== REQUEST ==
Could you write out the records from the line containing "How far from" through the end of the records again, switching "viewer" to "camera" and leaving everything else unchanged?

......

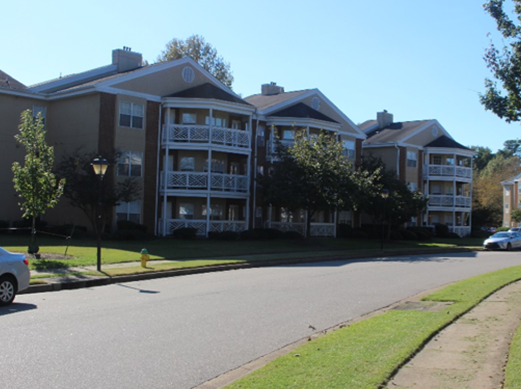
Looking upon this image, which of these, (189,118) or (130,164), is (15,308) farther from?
(189,118)

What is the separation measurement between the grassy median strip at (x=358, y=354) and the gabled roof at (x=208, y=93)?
A: 25.7 meters

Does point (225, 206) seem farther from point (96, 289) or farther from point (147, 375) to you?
point (147, 375)

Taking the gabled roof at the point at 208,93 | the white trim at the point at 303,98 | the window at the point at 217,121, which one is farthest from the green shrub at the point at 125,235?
the white trim at the point at 303,98

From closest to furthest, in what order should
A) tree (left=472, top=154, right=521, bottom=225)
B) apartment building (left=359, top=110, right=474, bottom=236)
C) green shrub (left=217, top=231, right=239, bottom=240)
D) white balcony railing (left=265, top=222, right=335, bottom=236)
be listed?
green shrub (left=217, top=231, right=239, bottom=240), white balcony railing (left=265, top=222, right=335, bottom=236), apartment building (left=359, top=110, right=474, bottom=236), tree (left=472, top=154, right=521, bottom=225)

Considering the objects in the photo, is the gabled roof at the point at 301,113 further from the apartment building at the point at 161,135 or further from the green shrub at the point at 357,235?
the green shrub at the point at 357,235

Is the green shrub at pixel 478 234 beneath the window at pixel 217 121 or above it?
beneath

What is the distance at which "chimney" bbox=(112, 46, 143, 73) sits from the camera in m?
38.2

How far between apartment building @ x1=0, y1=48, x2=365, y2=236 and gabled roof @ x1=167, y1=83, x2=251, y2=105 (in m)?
0.07

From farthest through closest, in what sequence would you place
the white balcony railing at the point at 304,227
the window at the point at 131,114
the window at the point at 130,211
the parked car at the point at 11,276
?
the white balcony railing at the point at 304,227, the window at the point at 131,114, the window at the point at 130,211, the parked car at the point at 11,276

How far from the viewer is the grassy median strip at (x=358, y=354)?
600 cm

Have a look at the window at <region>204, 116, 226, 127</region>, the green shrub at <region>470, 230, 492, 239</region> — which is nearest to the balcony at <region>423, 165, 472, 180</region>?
the green shrub at <region>470, 230, 492, 239</region>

......

== EXERCISE RESPONSE ==
How far from the camera is the grassy median strip at (x=358, y=354)?
600 cm

Have a look at the window at <region>204, 116, 226, 127</region>, the green shrub at <region>470, 230, 492, 239</region> — which is nearest to the balcony at <region>423, 165, 472, 180</region>?
the green shrub at <region>470, 230, 492, 239</region>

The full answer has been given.